Request> Arrange the items from their start through the line containing "65H214L220 85H239V91H245V78H259V71H265V33L252 26V19H233V26L214" as a Markdown table with the columns Row and Text. Give each line its own row number and omit blank lines.

Stored dataset items:
──────────────────────────────

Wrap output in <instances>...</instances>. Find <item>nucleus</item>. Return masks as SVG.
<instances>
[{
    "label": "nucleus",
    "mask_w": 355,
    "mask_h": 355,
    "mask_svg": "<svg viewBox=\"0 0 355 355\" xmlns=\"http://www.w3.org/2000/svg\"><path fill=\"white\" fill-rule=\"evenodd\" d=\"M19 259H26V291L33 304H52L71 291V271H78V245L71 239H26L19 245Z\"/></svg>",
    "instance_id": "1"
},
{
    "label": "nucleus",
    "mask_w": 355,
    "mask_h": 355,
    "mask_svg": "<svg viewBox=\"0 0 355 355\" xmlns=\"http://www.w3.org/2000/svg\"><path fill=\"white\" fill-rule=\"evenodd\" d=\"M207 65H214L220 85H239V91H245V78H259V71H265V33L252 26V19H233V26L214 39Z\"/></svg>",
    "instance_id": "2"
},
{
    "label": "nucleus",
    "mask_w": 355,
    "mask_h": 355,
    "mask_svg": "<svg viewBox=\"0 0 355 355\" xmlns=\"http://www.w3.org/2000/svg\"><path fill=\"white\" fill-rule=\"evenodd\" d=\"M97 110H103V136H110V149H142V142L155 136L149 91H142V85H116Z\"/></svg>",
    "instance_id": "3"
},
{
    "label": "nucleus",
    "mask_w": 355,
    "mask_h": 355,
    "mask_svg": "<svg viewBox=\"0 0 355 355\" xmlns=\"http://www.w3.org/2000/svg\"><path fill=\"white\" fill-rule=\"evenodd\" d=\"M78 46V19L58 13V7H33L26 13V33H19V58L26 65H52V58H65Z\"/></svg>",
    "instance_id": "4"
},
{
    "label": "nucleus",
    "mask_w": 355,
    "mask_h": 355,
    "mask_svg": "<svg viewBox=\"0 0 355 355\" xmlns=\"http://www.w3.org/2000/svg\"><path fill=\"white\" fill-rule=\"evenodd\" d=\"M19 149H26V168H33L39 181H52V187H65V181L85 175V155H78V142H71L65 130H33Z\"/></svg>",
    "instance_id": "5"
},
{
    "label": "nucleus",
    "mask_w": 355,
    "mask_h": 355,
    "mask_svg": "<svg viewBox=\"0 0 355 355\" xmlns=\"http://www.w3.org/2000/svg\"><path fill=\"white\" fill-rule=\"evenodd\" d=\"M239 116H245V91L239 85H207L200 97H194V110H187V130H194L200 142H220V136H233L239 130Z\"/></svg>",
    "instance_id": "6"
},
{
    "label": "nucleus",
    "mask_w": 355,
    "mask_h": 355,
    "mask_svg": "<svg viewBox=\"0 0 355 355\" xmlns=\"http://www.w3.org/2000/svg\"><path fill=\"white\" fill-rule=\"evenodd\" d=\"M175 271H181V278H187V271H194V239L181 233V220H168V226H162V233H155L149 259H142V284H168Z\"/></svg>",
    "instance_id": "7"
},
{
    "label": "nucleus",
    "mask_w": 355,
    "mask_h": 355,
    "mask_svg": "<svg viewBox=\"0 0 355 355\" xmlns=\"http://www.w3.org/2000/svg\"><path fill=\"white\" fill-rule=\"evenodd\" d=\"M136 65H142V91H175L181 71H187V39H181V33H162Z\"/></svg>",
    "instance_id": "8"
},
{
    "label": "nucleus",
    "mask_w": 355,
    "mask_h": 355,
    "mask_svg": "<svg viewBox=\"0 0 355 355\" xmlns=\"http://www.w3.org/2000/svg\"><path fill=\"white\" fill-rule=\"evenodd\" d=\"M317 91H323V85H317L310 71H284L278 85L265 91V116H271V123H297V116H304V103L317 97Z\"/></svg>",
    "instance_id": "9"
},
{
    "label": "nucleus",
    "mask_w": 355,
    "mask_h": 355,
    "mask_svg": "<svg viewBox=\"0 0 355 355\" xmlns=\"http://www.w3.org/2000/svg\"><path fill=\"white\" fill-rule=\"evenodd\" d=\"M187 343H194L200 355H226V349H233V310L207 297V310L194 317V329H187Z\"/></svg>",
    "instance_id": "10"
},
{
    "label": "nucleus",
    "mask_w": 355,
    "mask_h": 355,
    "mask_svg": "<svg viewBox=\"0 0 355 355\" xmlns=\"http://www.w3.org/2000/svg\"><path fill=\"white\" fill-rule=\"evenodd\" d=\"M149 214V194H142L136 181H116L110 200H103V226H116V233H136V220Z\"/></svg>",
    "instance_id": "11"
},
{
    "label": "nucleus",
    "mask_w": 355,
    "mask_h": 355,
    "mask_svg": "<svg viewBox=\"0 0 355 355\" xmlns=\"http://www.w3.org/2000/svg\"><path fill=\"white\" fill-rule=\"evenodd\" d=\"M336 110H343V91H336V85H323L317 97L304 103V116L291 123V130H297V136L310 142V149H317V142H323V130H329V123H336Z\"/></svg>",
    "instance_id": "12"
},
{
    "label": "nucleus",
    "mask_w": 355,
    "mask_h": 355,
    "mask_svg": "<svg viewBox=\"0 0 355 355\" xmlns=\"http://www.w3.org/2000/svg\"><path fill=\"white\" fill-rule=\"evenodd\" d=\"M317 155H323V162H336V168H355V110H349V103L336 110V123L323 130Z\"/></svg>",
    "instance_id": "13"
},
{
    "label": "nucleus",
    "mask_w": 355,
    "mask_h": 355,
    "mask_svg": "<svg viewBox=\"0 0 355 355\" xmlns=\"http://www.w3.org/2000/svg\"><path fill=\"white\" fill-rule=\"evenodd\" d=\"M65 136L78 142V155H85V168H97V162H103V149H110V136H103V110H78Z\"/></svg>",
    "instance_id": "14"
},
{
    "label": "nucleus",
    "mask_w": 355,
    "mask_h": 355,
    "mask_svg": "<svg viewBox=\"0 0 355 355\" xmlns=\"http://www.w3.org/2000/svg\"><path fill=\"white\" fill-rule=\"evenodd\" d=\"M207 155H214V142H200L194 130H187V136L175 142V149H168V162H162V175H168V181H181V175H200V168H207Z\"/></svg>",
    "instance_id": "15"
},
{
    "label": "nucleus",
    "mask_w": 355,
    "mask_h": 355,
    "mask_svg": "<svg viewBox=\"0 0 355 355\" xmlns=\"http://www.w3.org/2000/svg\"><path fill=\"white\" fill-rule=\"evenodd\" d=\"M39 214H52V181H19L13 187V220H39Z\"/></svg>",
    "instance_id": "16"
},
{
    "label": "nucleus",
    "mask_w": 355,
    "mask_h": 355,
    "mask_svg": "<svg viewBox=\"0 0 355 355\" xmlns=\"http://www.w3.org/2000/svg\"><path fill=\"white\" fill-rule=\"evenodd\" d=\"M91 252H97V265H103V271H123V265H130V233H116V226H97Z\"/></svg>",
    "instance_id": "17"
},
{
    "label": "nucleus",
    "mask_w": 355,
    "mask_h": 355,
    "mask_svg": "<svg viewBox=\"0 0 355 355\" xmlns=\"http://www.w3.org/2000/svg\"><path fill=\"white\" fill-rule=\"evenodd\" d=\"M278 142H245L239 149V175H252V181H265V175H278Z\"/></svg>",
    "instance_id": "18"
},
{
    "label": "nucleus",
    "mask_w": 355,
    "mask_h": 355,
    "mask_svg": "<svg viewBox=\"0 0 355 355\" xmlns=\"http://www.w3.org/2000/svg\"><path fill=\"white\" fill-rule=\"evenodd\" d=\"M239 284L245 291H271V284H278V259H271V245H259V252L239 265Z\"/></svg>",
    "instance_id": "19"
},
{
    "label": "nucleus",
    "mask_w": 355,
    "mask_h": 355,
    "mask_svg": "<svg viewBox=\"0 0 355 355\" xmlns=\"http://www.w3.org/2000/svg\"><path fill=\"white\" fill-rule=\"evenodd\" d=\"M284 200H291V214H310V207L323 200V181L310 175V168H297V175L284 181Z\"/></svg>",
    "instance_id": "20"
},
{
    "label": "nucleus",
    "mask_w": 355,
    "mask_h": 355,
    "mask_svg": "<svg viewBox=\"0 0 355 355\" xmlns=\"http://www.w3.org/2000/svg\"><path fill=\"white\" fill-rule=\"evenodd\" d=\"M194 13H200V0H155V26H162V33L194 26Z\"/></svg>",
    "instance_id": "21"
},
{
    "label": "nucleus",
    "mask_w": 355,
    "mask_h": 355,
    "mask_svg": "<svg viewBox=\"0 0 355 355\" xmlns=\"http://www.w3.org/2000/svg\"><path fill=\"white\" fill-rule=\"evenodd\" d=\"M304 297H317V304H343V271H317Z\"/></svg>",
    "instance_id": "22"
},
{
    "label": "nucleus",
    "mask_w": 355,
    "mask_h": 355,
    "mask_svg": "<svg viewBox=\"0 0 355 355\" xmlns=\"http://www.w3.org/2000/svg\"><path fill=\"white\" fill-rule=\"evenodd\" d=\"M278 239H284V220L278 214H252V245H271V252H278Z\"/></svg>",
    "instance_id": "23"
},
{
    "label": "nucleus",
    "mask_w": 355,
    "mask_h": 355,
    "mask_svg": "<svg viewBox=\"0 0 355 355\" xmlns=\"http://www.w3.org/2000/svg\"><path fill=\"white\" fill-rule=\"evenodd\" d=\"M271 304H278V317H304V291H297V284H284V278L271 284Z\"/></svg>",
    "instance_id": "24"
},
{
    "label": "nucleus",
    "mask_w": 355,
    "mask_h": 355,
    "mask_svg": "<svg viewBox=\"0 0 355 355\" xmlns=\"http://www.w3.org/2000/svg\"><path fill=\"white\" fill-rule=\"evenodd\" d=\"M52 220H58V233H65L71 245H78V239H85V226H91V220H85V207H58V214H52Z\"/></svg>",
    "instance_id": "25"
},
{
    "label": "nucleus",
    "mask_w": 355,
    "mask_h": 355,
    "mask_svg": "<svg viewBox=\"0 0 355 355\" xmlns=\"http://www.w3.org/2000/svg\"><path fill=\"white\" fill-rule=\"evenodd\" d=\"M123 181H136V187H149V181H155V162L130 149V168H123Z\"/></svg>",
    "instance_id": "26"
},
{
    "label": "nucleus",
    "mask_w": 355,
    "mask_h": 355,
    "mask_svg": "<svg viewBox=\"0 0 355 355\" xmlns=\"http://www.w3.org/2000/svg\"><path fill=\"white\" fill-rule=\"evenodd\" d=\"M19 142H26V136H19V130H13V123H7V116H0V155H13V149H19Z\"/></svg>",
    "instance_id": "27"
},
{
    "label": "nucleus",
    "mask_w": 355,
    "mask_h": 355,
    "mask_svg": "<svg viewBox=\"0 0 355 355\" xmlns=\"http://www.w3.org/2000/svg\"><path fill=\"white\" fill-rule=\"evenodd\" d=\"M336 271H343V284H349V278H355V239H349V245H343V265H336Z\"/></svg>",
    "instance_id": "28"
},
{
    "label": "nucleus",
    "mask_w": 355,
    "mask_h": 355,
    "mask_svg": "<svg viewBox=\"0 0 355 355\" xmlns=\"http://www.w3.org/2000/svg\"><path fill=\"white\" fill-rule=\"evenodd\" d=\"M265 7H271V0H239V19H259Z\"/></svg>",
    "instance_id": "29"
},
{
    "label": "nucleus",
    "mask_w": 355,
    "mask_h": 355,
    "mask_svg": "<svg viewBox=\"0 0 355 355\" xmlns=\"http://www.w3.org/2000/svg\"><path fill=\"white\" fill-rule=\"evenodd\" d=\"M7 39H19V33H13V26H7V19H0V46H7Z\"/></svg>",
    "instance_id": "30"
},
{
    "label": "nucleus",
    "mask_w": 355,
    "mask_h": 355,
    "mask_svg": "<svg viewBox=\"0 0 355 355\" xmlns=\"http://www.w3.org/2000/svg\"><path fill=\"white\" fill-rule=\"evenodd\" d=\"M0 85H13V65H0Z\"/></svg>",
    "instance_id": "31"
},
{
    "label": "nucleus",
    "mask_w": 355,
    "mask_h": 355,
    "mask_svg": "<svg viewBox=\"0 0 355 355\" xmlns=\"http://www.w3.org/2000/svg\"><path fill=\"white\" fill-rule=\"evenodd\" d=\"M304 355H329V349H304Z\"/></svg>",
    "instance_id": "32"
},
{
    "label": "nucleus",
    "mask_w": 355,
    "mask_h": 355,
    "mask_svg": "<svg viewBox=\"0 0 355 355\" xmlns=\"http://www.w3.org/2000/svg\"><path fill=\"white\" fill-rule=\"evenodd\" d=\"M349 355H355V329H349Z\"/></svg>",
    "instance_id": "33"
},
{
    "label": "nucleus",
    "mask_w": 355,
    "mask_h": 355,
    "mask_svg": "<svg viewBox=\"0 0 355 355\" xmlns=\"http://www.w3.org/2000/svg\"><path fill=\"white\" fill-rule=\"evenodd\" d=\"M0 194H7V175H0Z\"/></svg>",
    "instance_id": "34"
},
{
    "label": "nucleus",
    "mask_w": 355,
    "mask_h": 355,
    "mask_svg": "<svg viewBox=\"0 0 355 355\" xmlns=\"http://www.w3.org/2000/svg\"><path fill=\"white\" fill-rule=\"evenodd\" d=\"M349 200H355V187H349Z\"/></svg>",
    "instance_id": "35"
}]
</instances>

──────────────────────────────

Solution for this task>
| Row | Text |
|---|---|
| 1 | Wrap output in <instances>...</instances>. Find <item>nucleus</item>. Return masks as SVG. |
| 2 | <instances> |
| 3 | [{ |
| 4 |     "label": "nucleus", |
| 5 |     "mask_w": 355, |
| 6 |     "mask_h": 355, |
| 7 |     "mask_svg": "<svg viewBox=\"0 0 355 355\" xmlns=\"http://www.w3.org/2000/svg\"><path fill=\"white\" fill-rule=\"evenodd\" d=\"M19 259H26V291L33 304H52L71 291V271H78V245L71 239H26L19 245Z\"/></svg>", |
| 8 |     "instance_id": "1" |
| 9 | }, |
| 10 | { |
| 11 |     "label": "nucleus", |
| 12 |     "mask_w": 355, |
| 13 |     "mask_h": 355, |
| 14 |     "mask_svg": "<svg viewBox=\"0 0 355 355\" xmlns=\"http://www.w3.org/2000/svg\"><path fill=\"white\" fill-rule=\"evenodd\" d=\"M207 65H214L220 85H239V91H245V78H259V71H265V33L252 26V19H233V26L214 39Z\"/></svg>", |